For all the press coverage of this week at Labour conference, it would almost seem like not much else is on the agenda other than the big debates we have seen on Brexit and the party’s democracy review. The truth is that both inside and outside there have been vitally important debates on wide ranging issues including education, adult social care, housing and the economy.
This week I have also participated in three Prospect and Fabian fringe events on financial inclusion, addressing complex issues that highlight real human cost. It’s well known that despite developments in consumer preferences and payment technology, the state of competition in the banking sector remains a matter of great concern to regulators and policymakers. In an uncompetitive market, more vulnerable and less informed consumers are likely to pay much more for financial services than those who are more financially literate.
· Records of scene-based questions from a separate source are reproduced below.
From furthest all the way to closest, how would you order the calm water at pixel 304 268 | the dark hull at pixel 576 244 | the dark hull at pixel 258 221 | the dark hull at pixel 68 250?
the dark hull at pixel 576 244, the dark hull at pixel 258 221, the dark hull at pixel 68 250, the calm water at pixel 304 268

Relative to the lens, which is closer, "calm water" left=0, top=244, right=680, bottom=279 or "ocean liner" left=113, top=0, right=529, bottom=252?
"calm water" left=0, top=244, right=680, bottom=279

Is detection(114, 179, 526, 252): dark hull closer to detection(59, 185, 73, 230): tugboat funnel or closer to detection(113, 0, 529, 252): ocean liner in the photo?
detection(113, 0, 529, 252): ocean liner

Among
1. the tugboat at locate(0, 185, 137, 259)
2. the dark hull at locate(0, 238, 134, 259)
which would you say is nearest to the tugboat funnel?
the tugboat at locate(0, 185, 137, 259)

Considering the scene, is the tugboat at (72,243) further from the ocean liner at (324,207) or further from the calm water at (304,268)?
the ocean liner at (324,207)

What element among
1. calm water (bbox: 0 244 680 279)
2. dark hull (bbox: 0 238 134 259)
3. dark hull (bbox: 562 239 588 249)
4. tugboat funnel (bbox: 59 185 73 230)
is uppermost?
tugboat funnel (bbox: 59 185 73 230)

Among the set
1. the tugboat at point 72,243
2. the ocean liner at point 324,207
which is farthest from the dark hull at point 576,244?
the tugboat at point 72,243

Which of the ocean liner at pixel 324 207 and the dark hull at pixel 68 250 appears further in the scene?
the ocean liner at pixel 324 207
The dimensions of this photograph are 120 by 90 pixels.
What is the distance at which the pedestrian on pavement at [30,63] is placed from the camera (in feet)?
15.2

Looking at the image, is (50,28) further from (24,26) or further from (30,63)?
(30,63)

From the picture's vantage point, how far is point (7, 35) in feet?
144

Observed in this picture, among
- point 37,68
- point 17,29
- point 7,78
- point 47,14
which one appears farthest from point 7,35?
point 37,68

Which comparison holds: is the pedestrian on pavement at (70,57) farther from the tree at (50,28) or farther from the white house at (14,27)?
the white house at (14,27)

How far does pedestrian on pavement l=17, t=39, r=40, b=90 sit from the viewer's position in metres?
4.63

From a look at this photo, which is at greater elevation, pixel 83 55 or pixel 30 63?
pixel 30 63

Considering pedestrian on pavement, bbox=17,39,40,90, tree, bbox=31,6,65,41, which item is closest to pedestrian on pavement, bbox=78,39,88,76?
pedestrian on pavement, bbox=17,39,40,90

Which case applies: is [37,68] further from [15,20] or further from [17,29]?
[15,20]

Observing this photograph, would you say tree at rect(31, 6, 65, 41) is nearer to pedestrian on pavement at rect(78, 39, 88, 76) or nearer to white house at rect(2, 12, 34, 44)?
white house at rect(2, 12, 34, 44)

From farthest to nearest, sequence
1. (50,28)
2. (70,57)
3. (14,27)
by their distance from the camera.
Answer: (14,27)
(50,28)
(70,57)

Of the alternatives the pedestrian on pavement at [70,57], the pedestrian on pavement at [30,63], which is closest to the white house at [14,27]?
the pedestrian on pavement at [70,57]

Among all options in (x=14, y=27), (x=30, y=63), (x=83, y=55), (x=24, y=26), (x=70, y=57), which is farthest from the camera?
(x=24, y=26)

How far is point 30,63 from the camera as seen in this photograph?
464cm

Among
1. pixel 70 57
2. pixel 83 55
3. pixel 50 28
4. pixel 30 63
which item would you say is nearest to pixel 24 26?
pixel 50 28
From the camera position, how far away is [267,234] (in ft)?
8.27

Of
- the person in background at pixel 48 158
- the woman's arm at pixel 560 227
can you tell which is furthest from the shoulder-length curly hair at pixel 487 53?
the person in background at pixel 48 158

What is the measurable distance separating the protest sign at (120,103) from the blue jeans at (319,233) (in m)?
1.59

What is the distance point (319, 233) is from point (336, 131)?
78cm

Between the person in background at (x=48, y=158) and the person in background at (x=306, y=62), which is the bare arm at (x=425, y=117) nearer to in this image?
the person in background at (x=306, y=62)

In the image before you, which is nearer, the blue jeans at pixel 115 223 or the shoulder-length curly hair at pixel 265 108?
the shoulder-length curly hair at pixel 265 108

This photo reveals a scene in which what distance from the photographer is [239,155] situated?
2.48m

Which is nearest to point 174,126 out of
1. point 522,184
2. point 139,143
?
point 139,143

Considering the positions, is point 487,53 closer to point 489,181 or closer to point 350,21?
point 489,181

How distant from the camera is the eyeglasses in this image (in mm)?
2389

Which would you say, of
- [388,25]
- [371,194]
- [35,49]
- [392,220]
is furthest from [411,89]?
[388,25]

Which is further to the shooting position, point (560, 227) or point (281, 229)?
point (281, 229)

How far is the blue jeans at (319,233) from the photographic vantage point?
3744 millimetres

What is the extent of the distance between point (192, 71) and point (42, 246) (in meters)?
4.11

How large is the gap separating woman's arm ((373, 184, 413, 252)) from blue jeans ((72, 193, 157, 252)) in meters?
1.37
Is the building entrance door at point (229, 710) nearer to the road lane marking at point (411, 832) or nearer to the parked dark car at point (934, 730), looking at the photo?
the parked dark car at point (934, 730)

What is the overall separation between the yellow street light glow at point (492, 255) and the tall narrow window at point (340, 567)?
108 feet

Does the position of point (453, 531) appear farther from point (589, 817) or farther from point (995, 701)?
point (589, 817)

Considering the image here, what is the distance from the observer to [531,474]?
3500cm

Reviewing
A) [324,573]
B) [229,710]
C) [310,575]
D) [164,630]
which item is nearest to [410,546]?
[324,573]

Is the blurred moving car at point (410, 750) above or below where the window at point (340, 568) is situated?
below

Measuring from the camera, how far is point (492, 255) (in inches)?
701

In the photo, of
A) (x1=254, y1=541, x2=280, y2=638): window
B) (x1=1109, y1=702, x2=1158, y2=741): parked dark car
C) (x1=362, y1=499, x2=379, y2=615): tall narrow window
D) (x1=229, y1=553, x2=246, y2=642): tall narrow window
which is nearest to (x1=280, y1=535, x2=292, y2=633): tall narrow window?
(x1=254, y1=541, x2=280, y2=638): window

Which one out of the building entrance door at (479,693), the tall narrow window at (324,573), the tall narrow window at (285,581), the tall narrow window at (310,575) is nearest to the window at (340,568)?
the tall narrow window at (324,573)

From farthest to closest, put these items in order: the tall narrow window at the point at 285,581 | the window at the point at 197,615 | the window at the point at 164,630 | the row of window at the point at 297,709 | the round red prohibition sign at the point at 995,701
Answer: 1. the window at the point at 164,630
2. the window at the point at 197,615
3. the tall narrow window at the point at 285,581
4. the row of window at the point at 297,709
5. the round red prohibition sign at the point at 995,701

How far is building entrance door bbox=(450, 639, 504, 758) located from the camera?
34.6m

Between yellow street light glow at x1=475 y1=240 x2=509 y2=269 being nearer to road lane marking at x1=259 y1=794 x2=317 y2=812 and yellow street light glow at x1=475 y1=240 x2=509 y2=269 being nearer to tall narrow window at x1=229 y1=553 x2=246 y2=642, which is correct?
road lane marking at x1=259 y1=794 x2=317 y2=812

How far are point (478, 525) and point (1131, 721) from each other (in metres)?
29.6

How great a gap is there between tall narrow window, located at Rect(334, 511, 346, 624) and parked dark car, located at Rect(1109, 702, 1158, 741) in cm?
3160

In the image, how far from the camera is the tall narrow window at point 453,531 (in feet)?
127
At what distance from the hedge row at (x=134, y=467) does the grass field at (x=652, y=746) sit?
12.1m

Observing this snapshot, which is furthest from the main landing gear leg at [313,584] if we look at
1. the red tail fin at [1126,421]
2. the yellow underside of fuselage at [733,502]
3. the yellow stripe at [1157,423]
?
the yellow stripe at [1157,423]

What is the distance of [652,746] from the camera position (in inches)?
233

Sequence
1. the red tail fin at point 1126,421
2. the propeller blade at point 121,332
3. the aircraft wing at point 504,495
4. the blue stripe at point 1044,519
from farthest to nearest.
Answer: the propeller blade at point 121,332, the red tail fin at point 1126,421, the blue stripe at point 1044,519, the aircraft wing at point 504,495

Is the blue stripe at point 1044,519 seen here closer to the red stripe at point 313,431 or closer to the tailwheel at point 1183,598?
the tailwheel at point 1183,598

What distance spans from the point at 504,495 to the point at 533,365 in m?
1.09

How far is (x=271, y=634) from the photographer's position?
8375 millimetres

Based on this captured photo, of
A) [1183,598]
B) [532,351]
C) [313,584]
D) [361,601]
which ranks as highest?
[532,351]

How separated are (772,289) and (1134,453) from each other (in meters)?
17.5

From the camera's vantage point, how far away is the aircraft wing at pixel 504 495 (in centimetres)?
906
But the challenges are much wider, and some rightly also ask the question as to whether vulnerable consumers should have to switch for a better deal or whether you can get better services through regulation.
The need is clear. The Financial Inclusion Commission highlights how the UK is ranked ninth in the world in terms of banking inclusion by the world bank. A total of 1.5 million adults remain without access to the services of a bank in Britain today and only an estimated 50 per cent of those would like a bank account. Half of those who have newly joined a bank have incurred penalty fees. A total of 26 per cent of the newly banked are net losers, incurring more penalty charges than they gain in savings. There are 13m people in the UK who would not have enough savings to support them for one month if they experienced a 25 per cent cut in income, and between 3 and 5m households use high-cost credit.
This is a social justice issue. Of those who incur charges from unauthorised overdrafts, more are in poor areas, they are more likely to be BME, single parents or disabled. Fees incurred can amount to hundreds over the course of a year. Benefits changes and the shift to universal credit have compounded levels of debt and fluctuations in household finance.
Young people are also in need of better banking services. Over last few weeks, I have been conducting a short survey of young people in my constituency on their attitudes to financial services. Even anecdotally, the emerging results are interesting. On a scale of one to five, the weighted average score was 3.5 as to whether you are “confident that you are making good financial choices”. In responding to the question of the ease of getting advice on financial matters, the score dropped to 2.7, and was only marginally higher, at 2.9, for whether “financial products meet your needs as a millennial”.
All too often, we see technology as the answers to service provision or market reform alone. And they are part of the answer. But technology can’t replace relationships, and it is relationship-based services that create understanding, trust and confidence.
In tackling the challenge of financial exclusion, there’s a desperate need for an integrated cross government strategy. The state has a role to establish a framework and services that measurably include rather than exclude low-income segments of society. Indeed, a comprehensive approach towards financial inclusion is vital for Labour’s proposed programme of policies to truly act “for the many and not the few” and to provide a key foundation for shared prosperity.